(TASK):
Read the data, and whenever a line holds the word "post", report that line.

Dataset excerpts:
·····
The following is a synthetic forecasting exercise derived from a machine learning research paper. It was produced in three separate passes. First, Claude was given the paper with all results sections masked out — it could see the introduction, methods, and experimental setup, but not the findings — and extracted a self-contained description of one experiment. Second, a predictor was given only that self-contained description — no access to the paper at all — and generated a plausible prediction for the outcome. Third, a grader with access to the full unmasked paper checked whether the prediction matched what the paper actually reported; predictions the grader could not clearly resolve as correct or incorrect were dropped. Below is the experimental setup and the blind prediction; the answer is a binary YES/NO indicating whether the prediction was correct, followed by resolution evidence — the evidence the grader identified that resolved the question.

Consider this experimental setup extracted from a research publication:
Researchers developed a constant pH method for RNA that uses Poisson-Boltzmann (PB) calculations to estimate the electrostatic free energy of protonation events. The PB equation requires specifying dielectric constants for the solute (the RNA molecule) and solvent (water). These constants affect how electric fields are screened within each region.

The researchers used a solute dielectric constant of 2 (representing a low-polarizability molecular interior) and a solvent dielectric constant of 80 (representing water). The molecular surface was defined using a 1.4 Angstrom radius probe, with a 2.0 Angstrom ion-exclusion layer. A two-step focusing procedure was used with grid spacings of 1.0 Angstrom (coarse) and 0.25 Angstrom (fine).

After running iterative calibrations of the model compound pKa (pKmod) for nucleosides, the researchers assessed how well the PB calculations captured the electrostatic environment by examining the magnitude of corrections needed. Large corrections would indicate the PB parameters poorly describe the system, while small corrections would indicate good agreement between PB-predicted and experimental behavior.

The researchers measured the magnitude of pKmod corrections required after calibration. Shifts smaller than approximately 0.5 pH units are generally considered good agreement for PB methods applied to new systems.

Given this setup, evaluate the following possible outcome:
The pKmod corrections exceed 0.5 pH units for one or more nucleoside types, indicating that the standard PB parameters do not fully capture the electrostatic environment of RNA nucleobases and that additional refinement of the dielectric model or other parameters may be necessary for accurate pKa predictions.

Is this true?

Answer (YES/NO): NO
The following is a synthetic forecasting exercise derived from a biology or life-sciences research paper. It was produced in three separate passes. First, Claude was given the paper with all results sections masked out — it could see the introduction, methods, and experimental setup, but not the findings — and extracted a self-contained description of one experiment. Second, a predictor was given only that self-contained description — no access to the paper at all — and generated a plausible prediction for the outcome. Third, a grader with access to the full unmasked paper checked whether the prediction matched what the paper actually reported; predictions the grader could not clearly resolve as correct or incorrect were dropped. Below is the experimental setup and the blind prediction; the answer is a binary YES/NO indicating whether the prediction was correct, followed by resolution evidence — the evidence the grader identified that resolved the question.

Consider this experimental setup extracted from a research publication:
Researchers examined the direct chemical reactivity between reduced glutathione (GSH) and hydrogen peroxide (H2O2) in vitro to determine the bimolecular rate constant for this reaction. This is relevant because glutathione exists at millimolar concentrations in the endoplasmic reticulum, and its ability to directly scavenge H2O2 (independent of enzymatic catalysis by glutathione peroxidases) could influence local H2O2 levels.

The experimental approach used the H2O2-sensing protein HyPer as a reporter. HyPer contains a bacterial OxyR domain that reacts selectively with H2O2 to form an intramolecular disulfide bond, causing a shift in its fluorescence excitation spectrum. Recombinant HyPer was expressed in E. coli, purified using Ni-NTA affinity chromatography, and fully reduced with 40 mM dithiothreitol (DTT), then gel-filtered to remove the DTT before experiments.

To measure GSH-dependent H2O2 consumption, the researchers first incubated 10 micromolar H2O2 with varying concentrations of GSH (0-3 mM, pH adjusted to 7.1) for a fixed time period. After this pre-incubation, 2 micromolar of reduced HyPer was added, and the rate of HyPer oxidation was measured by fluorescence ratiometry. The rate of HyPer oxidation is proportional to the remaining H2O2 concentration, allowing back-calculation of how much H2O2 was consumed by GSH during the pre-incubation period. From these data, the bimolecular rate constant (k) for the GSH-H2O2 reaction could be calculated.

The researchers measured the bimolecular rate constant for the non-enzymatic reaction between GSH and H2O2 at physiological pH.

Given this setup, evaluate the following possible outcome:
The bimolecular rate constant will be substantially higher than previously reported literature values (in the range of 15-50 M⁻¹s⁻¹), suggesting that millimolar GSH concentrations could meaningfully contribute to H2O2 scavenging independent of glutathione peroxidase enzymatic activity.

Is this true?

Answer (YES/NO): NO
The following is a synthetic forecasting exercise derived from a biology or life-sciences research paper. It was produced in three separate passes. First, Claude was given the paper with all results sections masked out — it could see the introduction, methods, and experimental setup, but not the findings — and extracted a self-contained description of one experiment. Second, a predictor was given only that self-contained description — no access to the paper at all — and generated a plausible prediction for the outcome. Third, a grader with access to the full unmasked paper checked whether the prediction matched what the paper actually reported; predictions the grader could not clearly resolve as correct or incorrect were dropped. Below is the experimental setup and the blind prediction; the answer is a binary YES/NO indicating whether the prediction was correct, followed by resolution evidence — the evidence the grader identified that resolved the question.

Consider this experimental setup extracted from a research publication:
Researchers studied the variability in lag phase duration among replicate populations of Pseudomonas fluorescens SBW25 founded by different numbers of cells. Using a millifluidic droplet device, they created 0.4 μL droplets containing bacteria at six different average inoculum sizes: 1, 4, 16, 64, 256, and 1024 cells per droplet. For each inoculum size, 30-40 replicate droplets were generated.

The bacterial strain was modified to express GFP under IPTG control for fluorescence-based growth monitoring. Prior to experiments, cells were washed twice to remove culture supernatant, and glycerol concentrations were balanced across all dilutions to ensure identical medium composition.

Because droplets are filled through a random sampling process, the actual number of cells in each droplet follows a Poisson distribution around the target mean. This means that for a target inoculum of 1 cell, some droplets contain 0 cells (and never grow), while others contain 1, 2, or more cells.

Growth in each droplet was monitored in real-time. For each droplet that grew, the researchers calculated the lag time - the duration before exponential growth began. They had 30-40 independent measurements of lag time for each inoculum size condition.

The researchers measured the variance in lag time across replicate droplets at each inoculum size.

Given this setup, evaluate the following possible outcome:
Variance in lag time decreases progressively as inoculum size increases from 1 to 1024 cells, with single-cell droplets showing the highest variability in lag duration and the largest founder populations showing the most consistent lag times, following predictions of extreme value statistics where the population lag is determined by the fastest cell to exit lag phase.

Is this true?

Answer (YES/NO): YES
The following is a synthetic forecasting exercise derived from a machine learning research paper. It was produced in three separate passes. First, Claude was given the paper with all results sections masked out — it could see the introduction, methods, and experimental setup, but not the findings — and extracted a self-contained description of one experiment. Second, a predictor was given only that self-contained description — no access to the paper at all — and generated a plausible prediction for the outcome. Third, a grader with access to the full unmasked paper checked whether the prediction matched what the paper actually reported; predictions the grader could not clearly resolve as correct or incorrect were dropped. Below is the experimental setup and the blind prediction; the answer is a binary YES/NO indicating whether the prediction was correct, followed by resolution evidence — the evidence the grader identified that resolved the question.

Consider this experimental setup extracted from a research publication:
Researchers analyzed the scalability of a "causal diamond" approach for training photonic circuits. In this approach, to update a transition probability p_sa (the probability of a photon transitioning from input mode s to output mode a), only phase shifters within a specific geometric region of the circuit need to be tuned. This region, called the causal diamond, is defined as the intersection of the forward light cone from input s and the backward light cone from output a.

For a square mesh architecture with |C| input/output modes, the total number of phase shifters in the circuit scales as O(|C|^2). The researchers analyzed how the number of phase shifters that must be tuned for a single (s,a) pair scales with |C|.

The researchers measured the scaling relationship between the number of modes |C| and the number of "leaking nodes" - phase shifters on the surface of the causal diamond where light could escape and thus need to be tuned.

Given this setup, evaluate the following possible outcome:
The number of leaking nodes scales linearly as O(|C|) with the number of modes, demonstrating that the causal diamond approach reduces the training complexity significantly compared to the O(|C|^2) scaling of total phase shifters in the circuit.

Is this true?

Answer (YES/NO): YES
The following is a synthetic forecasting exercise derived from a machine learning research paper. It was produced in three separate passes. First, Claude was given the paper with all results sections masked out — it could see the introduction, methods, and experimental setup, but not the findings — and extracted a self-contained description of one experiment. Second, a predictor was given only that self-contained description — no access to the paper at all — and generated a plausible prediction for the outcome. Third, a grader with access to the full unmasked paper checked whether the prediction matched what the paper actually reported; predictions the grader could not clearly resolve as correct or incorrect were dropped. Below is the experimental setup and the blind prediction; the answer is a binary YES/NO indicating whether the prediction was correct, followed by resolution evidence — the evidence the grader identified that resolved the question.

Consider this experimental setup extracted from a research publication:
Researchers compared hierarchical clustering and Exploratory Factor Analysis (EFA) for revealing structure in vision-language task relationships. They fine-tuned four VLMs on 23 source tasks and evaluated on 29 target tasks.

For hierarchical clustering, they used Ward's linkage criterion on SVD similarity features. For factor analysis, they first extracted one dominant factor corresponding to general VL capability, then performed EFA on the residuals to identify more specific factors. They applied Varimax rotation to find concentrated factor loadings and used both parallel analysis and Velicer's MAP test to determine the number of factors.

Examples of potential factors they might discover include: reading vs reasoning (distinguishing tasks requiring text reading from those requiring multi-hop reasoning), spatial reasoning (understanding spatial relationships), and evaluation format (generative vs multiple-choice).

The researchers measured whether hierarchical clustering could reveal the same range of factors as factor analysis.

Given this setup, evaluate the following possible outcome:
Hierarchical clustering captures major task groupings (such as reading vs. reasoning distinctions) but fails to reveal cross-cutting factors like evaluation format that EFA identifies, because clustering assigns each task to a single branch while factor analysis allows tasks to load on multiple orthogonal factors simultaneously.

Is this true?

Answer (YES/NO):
·····
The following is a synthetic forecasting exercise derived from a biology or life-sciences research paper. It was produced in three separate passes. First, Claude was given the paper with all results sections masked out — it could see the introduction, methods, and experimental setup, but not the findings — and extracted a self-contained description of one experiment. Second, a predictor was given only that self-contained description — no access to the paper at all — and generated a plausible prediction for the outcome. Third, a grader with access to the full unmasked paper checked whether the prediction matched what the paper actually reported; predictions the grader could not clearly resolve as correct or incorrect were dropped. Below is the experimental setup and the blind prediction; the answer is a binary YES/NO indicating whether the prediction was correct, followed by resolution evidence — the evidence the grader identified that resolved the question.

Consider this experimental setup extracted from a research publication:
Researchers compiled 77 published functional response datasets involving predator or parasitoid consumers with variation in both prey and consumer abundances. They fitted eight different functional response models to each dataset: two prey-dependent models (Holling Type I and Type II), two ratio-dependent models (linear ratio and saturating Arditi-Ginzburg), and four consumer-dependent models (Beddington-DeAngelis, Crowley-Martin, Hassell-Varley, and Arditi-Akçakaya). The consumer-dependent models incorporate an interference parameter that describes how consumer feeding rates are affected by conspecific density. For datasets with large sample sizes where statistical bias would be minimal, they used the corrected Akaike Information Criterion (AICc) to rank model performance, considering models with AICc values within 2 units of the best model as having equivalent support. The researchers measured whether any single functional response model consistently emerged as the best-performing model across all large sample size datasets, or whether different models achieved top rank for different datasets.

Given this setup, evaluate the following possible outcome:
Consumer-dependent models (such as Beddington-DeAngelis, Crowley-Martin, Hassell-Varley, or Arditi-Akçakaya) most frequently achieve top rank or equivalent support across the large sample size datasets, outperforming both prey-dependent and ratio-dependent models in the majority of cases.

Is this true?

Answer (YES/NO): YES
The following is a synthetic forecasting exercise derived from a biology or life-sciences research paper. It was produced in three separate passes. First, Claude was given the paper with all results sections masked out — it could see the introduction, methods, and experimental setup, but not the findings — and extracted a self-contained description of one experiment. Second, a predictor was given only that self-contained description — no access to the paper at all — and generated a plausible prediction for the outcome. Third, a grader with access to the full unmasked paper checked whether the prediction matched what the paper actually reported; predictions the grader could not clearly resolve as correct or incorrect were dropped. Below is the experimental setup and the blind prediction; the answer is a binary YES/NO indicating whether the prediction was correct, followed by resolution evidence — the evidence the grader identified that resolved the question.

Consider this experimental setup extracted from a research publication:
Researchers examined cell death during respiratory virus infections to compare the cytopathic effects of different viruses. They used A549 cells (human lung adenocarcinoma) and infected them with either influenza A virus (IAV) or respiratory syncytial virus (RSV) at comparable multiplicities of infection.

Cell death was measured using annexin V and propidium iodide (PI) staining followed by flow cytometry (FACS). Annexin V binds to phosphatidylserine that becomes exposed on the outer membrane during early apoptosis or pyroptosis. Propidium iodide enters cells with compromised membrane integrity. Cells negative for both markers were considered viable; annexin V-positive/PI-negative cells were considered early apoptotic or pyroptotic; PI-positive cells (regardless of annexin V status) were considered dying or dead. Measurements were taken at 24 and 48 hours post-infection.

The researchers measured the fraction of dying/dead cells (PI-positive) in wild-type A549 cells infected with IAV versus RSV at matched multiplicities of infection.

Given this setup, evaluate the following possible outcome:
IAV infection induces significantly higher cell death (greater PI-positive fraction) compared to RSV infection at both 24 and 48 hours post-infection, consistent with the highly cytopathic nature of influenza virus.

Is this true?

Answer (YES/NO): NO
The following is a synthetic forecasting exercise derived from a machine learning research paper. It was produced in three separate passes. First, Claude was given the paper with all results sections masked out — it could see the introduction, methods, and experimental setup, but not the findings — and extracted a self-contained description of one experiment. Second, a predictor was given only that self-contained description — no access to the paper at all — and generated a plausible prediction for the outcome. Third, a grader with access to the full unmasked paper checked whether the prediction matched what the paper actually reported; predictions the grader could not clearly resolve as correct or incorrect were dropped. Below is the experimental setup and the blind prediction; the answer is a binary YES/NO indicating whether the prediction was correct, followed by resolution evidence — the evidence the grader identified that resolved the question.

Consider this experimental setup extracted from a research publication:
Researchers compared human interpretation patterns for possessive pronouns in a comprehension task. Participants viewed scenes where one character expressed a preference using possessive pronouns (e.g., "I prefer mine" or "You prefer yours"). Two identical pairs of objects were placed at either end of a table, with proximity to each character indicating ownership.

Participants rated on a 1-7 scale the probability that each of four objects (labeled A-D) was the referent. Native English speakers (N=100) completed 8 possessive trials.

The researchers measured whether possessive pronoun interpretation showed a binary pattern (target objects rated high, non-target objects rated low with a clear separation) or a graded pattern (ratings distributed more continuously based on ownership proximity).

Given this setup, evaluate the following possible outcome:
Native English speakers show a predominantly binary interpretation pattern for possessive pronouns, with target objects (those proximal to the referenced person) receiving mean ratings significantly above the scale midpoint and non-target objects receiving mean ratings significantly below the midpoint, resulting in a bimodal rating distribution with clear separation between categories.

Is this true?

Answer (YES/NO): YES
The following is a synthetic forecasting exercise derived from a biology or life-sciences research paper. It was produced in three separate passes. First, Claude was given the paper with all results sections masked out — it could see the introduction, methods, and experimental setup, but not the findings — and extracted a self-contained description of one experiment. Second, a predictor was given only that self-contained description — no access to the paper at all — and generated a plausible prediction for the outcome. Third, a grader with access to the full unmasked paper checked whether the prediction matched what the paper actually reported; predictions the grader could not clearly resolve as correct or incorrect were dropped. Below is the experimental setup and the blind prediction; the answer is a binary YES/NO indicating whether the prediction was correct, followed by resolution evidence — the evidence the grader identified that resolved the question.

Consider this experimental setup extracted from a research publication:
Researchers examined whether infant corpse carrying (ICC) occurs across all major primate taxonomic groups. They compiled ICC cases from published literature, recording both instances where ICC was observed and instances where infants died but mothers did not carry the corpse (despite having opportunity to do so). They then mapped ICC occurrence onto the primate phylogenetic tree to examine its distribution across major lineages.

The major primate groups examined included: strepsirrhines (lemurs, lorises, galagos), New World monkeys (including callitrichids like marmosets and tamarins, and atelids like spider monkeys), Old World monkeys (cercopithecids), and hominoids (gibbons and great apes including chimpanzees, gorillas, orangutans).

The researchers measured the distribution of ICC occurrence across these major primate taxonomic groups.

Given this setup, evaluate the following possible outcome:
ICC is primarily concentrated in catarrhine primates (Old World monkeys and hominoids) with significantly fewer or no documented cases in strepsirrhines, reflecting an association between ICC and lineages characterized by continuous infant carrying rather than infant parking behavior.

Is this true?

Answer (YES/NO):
·····
(RESULT):
Cell death was measured using annexin V and propidium iodide (PI) staining followed by flow cytometry (FACS). Annexin V binds to phosphatidylserine that becomes exposed on the outer membrane during early apoptosis or pyroptosis. Propidium iodide enters cells with compromised membrane integrity. Cells negative for both markers were considered viable; annexin V-positive/PI-negative cells were considered early apoptotic or pyroptotic; PI-positive cells (regardless of annexin V status) were considered dying or dead. Measurements were taken at 24 and 48 hours post-infection.
IAV infection induces significantly higher cell death (greater PI-positive fraction) compared to RSV infection at both 24 and 48 hours post-infection, consistent with the highly cytopathic nature of influenza virus.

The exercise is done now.